#### Given passage:
____
My thinking is that the camera would let me capture larger targets, so it effectively offers more (RGB filtered) light gathering than the 178 MM. I wouldn't attempt the same targets with the 178 MM because I don't get enough time for a mosaic, the most I cam manage is a couple of hours now and them...

Still not convinced that there would be speed benefit from this camera. I really do think that we need to crunch the numbers in order to get the idea.

If you don't like doing mosaics - well that is fair enough, but here is fun fact:

"Any scope, what ever it's focal length, can act as same F/ratio scope with integer fraction of its focal length - with any given camera".

In another words - if you say have C6 - which has 1500mm of FL - you can make it work as 750mm (1500/2), 500mm (1500/3), 375 (1500/4) and so on F/10 scope with your ASI178.

Say you want to do 500mm image in 2 hours. Instead of imaging single field for two hours - you image 9 panels, each one for 800 seconds. That will total to 7200 seconds or two hours. Then you take each panel and bin x3 effectively reducing pixel count to ~1000 x 700 (instead of ~ 3000 x 2100), but when you stitch back 3x3 mosaic you will again have ~3000 x 2100 (or just a bit less due to overlap, maybe 2800 x 1900).
____
#### Exercise tasks:
**A)** In the mosaic post, how many panels are imaged in place of a single two-hour field for a 500mm image?
**B)** From the mosaic post, extract the passage starting at "My thinking is" and ending at "with your ASI178.".

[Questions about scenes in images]
____
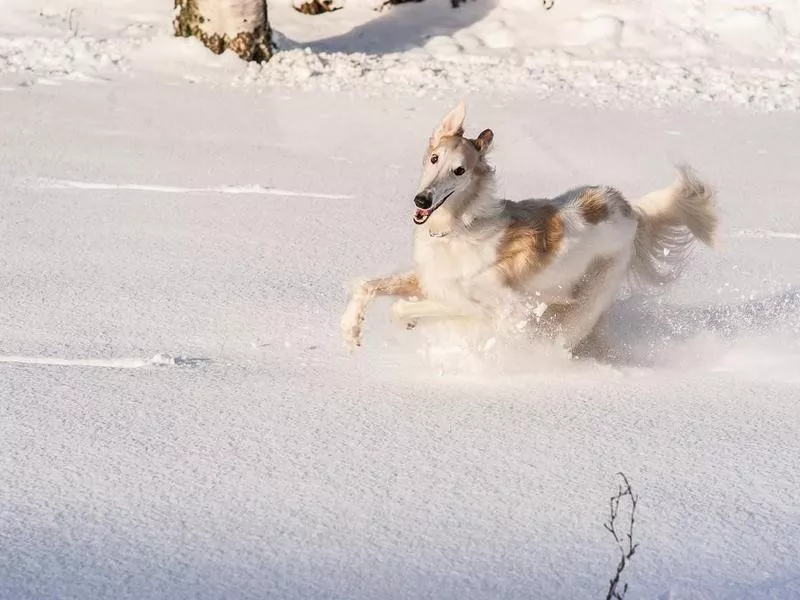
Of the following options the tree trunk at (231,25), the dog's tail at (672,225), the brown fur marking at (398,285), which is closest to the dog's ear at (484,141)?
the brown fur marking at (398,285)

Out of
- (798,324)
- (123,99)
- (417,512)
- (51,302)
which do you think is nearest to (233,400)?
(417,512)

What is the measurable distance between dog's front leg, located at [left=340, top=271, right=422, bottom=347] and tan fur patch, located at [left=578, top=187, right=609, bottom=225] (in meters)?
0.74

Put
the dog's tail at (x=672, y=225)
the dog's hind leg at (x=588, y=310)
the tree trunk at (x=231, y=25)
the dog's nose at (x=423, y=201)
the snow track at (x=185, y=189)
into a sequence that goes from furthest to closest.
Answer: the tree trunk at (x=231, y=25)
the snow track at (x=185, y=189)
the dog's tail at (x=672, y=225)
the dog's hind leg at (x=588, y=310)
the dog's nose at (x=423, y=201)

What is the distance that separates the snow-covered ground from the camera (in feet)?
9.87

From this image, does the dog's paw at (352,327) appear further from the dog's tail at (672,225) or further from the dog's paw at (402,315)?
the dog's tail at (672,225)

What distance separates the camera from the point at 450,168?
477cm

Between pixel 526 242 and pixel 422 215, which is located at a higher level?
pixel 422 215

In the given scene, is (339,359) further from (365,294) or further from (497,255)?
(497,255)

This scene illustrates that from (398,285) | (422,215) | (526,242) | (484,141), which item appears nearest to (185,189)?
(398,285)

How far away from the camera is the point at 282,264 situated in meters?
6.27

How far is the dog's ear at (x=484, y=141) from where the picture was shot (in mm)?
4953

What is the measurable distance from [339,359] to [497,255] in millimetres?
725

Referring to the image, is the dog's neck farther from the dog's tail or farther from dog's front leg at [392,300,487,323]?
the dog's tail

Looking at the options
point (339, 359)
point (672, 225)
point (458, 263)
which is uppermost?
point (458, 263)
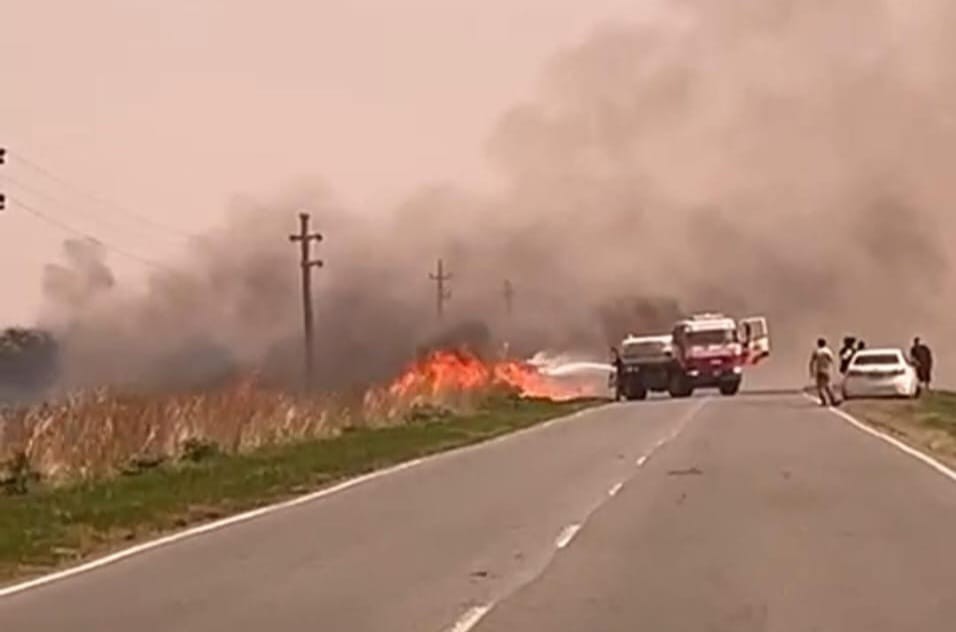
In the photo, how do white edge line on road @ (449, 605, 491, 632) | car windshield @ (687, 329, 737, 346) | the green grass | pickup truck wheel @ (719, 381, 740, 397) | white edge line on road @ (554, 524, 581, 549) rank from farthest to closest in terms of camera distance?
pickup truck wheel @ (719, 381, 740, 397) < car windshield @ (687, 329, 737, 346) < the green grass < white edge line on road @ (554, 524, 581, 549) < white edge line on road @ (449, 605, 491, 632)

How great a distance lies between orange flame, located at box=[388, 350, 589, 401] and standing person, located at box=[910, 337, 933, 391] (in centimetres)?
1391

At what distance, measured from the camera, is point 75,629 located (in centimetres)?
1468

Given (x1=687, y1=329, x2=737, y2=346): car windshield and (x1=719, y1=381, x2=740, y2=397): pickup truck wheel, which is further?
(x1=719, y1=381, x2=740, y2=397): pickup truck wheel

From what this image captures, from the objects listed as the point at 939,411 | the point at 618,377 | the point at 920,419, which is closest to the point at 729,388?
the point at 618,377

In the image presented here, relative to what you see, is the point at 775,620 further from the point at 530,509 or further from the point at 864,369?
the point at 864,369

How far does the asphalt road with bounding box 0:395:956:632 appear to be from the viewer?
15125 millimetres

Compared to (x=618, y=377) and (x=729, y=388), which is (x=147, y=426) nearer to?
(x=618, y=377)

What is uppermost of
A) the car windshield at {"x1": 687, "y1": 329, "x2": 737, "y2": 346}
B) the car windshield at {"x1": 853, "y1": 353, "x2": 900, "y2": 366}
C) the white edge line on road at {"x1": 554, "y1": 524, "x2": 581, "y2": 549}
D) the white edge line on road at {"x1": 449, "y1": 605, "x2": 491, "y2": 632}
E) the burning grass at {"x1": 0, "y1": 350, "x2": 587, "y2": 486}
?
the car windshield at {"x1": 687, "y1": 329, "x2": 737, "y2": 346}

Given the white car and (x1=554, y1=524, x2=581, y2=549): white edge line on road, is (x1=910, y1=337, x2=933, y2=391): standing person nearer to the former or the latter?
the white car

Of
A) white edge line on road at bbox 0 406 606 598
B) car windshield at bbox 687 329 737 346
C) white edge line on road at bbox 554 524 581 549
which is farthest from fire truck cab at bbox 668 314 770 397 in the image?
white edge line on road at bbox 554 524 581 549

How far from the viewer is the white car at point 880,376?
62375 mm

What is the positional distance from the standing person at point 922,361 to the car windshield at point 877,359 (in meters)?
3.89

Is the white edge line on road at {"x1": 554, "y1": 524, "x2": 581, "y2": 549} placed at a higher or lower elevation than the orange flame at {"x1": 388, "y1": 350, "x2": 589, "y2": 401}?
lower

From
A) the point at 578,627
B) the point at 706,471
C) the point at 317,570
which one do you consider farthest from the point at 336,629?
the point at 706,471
____
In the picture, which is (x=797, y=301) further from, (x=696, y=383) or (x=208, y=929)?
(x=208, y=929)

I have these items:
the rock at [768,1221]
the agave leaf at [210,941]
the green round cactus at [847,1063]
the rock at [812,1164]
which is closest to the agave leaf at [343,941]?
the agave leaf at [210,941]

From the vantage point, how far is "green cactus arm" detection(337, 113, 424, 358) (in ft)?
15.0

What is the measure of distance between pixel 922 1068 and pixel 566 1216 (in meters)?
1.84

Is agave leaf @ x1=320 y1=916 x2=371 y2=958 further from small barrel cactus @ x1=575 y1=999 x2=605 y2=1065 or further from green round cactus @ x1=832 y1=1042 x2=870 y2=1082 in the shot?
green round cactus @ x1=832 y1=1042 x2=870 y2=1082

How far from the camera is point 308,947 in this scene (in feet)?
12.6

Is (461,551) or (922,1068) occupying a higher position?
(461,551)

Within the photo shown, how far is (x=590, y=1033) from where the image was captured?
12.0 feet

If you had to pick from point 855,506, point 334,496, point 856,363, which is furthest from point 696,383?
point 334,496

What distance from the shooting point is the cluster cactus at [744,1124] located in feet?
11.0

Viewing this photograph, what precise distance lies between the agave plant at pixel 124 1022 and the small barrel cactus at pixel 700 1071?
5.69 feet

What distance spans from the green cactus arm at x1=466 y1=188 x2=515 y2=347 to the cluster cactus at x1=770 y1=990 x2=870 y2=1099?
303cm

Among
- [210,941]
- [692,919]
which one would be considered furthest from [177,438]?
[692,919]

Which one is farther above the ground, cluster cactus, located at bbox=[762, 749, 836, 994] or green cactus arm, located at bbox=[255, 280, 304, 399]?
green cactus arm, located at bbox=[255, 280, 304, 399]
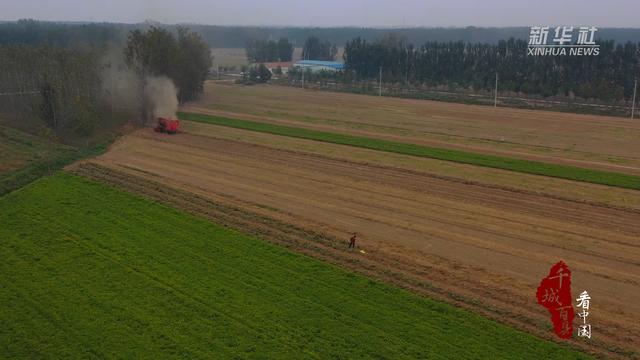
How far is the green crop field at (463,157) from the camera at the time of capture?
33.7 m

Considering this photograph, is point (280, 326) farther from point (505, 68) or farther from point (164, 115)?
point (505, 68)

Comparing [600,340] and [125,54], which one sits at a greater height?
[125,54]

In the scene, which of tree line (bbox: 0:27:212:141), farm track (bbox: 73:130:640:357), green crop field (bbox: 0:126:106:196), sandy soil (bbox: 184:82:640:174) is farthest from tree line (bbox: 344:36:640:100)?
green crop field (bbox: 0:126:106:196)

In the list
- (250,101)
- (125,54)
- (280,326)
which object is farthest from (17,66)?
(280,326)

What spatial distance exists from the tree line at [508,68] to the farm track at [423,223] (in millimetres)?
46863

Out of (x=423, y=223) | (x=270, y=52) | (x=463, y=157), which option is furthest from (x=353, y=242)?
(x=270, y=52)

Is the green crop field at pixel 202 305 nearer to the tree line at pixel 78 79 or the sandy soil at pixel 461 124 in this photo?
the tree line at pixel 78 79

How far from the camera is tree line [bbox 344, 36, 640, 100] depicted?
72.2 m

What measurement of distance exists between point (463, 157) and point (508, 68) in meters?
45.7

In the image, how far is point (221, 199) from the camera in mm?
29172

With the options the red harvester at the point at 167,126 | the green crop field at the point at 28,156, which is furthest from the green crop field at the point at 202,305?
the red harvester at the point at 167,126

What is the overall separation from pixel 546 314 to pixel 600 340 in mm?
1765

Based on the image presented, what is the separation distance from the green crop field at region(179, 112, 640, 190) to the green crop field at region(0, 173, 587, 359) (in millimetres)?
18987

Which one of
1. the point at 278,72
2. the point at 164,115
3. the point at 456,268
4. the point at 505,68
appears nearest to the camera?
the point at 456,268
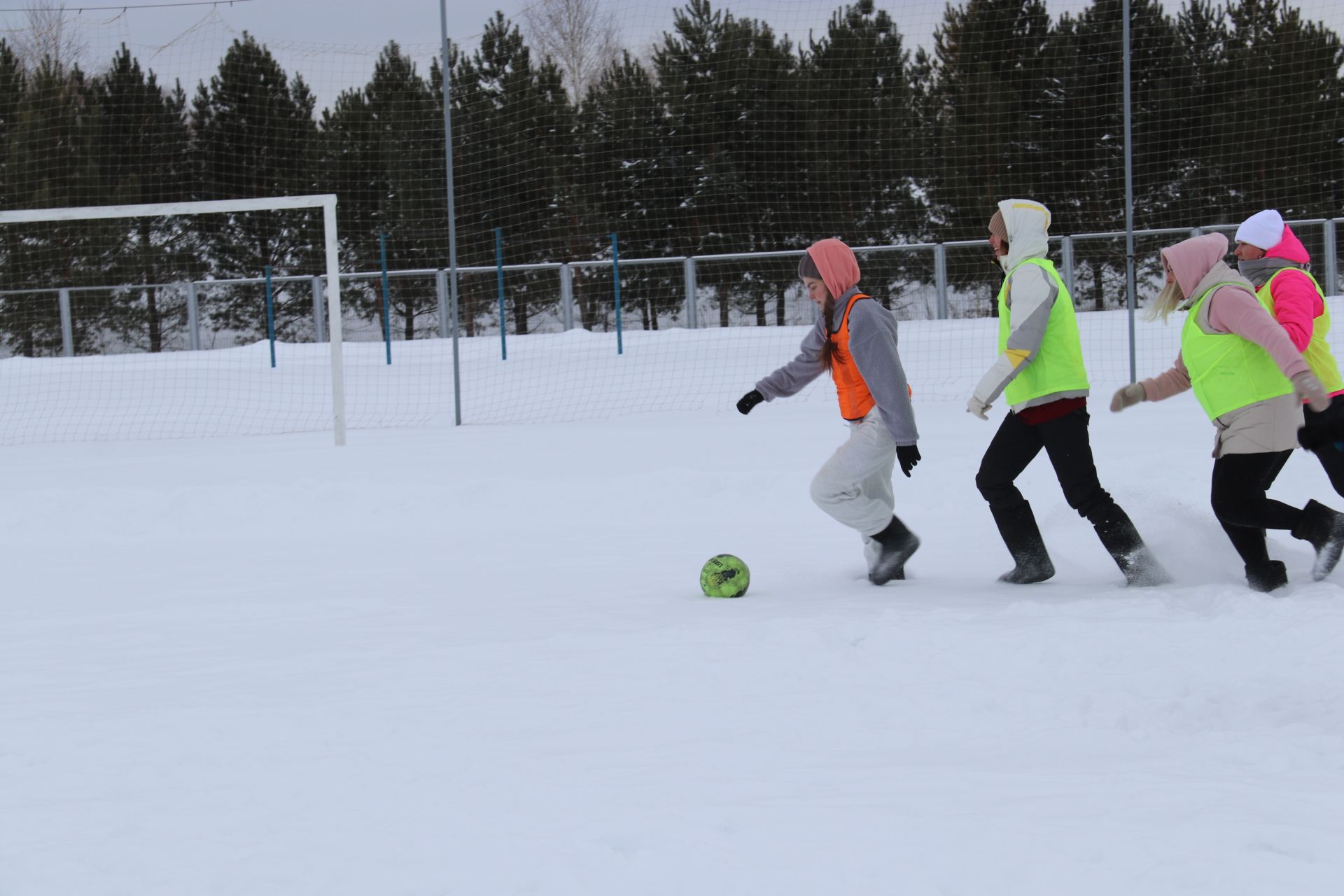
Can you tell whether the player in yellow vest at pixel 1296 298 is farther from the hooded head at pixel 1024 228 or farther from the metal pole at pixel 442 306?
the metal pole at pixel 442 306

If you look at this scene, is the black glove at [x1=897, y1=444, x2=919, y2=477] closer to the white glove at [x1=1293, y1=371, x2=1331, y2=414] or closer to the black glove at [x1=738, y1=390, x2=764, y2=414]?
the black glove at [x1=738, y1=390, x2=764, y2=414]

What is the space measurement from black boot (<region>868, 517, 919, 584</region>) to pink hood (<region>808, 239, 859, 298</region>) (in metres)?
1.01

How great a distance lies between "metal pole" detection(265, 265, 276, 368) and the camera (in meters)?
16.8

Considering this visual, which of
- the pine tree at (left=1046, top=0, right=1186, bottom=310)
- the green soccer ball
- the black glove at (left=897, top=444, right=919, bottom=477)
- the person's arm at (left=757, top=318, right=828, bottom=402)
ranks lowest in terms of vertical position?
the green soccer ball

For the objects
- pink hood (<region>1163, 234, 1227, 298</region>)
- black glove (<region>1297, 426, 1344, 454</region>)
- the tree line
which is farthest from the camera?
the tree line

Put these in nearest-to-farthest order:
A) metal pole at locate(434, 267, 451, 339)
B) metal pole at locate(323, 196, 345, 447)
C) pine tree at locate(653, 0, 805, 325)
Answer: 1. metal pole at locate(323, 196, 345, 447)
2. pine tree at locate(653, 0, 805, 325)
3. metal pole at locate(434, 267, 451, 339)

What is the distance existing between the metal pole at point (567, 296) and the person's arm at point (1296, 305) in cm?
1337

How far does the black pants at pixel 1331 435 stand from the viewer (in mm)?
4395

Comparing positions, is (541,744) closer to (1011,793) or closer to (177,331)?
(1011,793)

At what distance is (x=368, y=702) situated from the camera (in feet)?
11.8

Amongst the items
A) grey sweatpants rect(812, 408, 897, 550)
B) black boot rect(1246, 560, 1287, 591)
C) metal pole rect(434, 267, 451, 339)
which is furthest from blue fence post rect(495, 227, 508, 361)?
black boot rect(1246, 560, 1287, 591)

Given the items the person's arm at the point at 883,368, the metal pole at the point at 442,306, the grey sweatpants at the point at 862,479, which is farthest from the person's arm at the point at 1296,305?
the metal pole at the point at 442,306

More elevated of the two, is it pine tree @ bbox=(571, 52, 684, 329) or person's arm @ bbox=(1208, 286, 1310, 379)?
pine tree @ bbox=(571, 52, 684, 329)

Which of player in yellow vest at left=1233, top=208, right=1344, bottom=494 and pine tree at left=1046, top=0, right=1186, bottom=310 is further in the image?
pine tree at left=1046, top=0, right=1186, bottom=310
____
#### Answers provided:
**A)** Nine panels, each imaged for 800 seconds.

**B)**
My thinking is that the camera would let me capture larger targets, so it effectively offers more (RGB filtered) light gathering than the 178 MM. I wouldn't attempt the same targets with the 178 MM because I don't get enough time for a mosaic, the most I cam manage is a couple of hours now and them...

Still not convinced that there would be speed benefit from this camera. I really do think that we need to crunch the numbers in order to get the idea.

If you don't like doing mosaics - well that is fair enough, but here is fun fact:

"Any scope, what ever it's focal length, can act as same F/ratio scope with integer fraction of its focal length - with any given camera".

In another words - if you say have C6 - which has 1500mm of FL - you can make it work as 750mm (1500/2), 500mm (1500/3), 375 (1500/4) and so on F/10 scope with your ASI178.